**TASKS:**
1: Answer these questions about the writing blog excerpt:
(a) How many single-spaced pages did the chapter-by-chapter breakdown come to?
(b) What did the writer expand to build the synopsis?
(c) Which site has the writer been spending a lot of time on?
2: Continue the writing blog excerpt from where it stops, in the same voice.

**DOCUMENT EXTRACT:**
+-------+
Showing posts with label frustrations. Show all posts
Showing posts with label frustrations. Show all posts

Wednesday, November 25, 2009

Synopsis Writing

I've been battling this particular monster lately, wondering what exactly one is supposed to do when writing a synopsis, as some people claim it should be one page for every 25, and others claim it to be eight-12 pages, still others say no more than five, and "experts" recommend one to three pages.

I started with the suggested chapter by chapter breakdown, writing about a paragraph for every chapter. It came to be eight and a half, single spaced pages. From there, I tried to craft my synopsis, writing what I could and ending up with the same amount of words--only they flowed a bit better. By page three of this single spaced "concise" version, I decided I was going about this all wrong. So I took a reverse approach.

Regardless of page length, everyone agrees that you boil your novel down. But since this was not working for me, I took one of my query letters with my one paragraph snippet and expanded up it. This proved to be much more beneficial. I already had the bare, bare bones of the story, what it was all about--minus the characterization, setting, and subplots--so why not add some meat. Sinew by sinew, I stitched in the muscle, gave it some strength, some figure. I was able to do more characterization. I could set the scene. I could insinuate the subplots.

For me, the hardest part is figuring out what to cut, but adding, that I can do no problem. And it made all the difference in the world, as I suddenly felt more freed. What was once impossible became a fun little adventure. I could give the generic paragraph some actual life, add more of my voice, and let it run.

I know this probably isn't the most helpful of things, but I'm--by no means--an expert. Perhaps, if this synopsis proves to be successful, I'll give a better description as to what I did and how. For the moment, the general advice is to summarize your story in one to two sentences, one paragraph at most, then add to it step by step. Pluck out the details you like best about your story and weave them in, those particular lines you love, the bits that sum up the relationships. This seems to be the one place we get to tell instead of show, and not get in trouble for it.

I don't know. Perhaps I'm rambling. But if this is of any help, or you have questions, feel free to contact me. I tend to have things fall more into place when I'm chatting about them.

Happy Thanksgiving.

Wednesday, October 7, 2009

The Conundrum of Publishing

Let me preface this by saying that this is intended more for the novelist than the short storiest, as the market is an entirely different process.

I've been spending a LOT of time on Duotrope lately and even submitting a few things, and I've come to a conclusion: There are so many markets out there, what difference does it make if I'm rejected?
+-------+
**SOURCE DATA:**

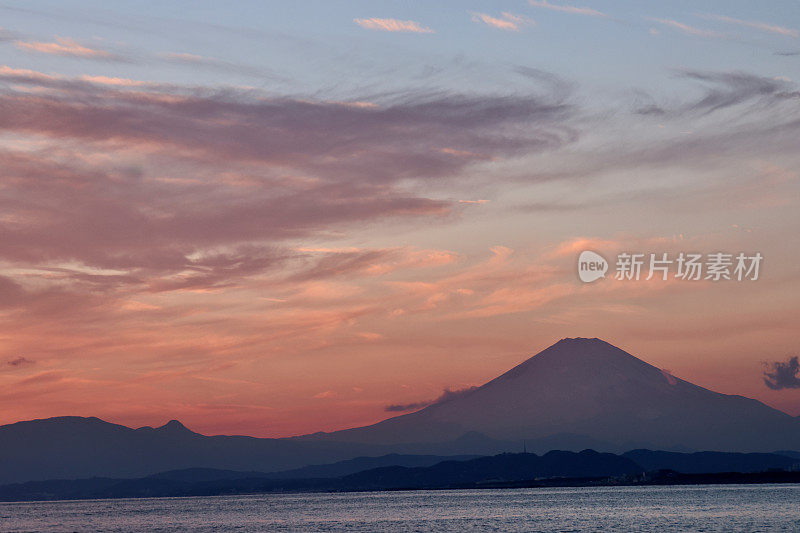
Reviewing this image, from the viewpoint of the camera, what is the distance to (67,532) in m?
+-------+
**RESULTS OF THE TASKS:**
1:
(a) Eight and a half pages.
(b) One of the writer's query letters with its one-paragraph snippet.
(c) Duotrope.

2:
Really. I used to get all worried and tense and start freaking out whenever I built up enough courage to submit something. Now, I'll admit that a bit of the anxiety is still there, however I realize the ridiculousness of it all. I've heard it said, numerous times, that it is completely 100 percent subjective as to why you are or are not accepted. I didn't believe it until I was forced to do this very thing myself. I was forced to pick and choose based on what resonated with me, and nothing more. The writing across the board was fine--good even--but I didn't always get that zing one hopes for in reading new prose or poetry. And I guarantee it is the same way for EVERY PUBLICATION out there. We don't need to worry about their not accepting our work--there is a good chance someone else will. The better question is, "Do we even want to be a part of their magazine?"

As I said, there are a crapton of magazines, journals, and even locally produced zines, all searching for your work, your content, your words. But is it even worth your time to submit and build up a list of publications--even if the publication isn't very professional?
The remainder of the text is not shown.